Dallas Cowboys executive Mike McCoy invented the chart at the behest of new head coach Jimmy Johnson. Johnson came into the league wheeling and dealing on draft day and the results were phenomenal. Johnson was getting pro bowl players like Leon Lett in the 7th round, defensive end Tony Tolbert in the fourth round and center Mark Stepnoski in the third round.
While every team finds diamonds in the rough, the Cowboys were doing it way too much for it to be coincidence. Interest in Johnson's ideas and methods were high. At the same time San Francisco 49ers head coach Bill Walsh was developing a similar approach to the draft and having similar success.
Pretty soon, the Cowboys and the 49ers were the top two franchises in the NFC, regularly fighting it out to get to the Super Bowl. What is surprising is that the Cowboys didn't guard the chart as if it were gold, but instead, the chart can be found on website throughout the internet.
The chart asssigns the first overall pick a value of 3000 points, while the last pick in the round is worth just 590 points. The theory is that when making a trade, you should try to end up with more value than you are trading away.
For instance, the Houston Texans pick is worth 3,000 points while the Lions' 9th overall pick is worth 1,350. Had the Lions lost their Christmas Day contest with the New Orleans Saints, they would have been selecting in the 2nd overall position, a pick worth (2,600) nearly double the 9th overall pick according to the chart.
If the Lions wanted to move up to the 2nd overall position, they'd need to trade the rest of their remaining draft choices to come close to meeting the chart's requirements and would likely have to throw in future draft choices to move up.
Why should this interest you?
Two teams are reportedly interested in Vanderbilt quarterback Jay Cutler, the suspected target of the Arizona Cardinals (10th overall) who have been rebuffed by the teams drafting in front of the Lions -- the Minnesota Vikings, picking 17th and the St.

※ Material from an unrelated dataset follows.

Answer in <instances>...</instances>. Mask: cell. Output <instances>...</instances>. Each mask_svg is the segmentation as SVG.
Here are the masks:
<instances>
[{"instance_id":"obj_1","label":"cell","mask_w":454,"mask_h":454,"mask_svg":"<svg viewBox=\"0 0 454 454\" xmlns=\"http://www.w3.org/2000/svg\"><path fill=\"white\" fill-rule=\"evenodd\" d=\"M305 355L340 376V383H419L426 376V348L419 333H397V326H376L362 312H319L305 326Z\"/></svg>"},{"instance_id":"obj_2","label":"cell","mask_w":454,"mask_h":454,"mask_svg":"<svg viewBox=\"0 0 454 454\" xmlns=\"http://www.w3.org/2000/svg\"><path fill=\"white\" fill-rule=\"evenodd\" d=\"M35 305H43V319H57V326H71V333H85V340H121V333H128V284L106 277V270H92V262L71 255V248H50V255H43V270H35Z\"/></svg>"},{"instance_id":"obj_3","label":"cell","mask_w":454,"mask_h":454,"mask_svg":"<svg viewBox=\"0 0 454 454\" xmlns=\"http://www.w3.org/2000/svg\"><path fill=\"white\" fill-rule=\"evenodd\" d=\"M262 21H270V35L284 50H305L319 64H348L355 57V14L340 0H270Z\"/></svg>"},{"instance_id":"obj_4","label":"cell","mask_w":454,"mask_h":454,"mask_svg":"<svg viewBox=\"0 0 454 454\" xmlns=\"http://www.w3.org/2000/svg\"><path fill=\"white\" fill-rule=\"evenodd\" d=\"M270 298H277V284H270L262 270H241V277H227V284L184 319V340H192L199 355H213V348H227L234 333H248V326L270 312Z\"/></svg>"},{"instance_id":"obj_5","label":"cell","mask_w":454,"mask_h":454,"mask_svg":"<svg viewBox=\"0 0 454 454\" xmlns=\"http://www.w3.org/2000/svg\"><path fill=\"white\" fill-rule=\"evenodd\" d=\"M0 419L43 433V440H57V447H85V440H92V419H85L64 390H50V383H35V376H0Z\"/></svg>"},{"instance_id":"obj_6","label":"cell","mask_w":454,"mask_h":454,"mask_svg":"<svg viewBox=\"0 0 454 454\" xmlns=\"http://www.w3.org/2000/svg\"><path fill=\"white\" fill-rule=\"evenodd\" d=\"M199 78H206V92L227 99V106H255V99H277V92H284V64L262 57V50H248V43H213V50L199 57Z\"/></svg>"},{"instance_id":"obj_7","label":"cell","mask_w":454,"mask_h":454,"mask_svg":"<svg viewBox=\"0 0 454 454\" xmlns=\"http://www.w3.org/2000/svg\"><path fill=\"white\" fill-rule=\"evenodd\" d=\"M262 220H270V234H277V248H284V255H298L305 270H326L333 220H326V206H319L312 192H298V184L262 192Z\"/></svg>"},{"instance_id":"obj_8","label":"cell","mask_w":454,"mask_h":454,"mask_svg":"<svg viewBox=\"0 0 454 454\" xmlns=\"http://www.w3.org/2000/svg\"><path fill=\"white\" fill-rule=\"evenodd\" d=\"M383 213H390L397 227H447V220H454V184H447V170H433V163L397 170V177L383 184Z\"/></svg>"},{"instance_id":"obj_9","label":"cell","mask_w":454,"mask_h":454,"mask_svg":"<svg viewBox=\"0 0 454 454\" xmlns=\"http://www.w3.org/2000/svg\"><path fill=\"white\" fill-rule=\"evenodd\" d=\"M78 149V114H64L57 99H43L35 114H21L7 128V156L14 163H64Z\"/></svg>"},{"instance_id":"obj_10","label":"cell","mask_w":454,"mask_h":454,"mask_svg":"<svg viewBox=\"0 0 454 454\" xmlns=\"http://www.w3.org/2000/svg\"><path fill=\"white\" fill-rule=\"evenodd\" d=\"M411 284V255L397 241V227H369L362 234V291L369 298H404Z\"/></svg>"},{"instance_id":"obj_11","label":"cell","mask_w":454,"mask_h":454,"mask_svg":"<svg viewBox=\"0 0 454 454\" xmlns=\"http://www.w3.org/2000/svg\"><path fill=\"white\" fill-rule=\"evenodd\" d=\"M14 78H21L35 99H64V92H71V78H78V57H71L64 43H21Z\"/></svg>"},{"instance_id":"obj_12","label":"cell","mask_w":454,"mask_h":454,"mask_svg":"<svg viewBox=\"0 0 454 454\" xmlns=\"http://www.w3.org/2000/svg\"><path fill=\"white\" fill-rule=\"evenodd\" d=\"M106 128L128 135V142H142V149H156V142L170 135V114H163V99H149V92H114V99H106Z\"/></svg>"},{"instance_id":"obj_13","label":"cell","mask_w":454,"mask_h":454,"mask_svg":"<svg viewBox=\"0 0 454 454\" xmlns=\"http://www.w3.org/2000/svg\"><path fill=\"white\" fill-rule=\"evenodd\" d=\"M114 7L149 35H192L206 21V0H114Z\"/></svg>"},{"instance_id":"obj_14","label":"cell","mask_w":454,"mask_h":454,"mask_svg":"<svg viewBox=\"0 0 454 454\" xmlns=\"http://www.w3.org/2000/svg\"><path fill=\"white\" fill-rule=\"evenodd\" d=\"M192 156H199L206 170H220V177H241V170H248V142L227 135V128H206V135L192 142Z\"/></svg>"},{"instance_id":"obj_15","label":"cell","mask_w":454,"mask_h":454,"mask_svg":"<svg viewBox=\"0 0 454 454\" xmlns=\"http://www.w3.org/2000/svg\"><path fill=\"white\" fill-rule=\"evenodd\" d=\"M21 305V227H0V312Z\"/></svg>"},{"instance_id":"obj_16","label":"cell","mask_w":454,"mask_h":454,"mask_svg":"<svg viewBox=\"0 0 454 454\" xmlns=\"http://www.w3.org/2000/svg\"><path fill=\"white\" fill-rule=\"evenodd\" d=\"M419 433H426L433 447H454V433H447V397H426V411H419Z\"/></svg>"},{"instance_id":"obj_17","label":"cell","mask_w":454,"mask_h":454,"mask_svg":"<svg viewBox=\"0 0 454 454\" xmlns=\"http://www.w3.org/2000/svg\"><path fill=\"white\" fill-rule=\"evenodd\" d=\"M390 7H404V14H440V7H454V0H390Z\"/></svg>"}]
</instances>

Louis Rams, picking 11th overall.
Should Detroit's top two selections, Ohio State linebacker A.J. Hawk and Texas safety Michael Huff already be off the board when they select 9th, they could expect to recoup a 3rd round pick from the Rams or a 2nd rounder from the Vikings for the privilege of swapping picks.
That's a pretty good value, especially when you consider Detroit could use the swapped pick to take a solid tackle like USC's Winston Justice, who is likely to be there at the 11th and could be there at 17th, although a player like Iowa linebacker Chad Greenway or tackles Marcus McNeil of Auburn and Eric Winston of Miami are more likely.
In the second round, armed with perhaps two picks, Oklahoma guard Davin Joseph and Georgia guard Max Jean-Gilles would solidify Detroit's pourous offensive line and allow them flexibility to perhaps move up in the second round to address the safety position or the linebacker position for depth.
Although teams often deny using the chart, watch as the draft unfolds, and when you see a trade made, compare it with what's on the draft value chart.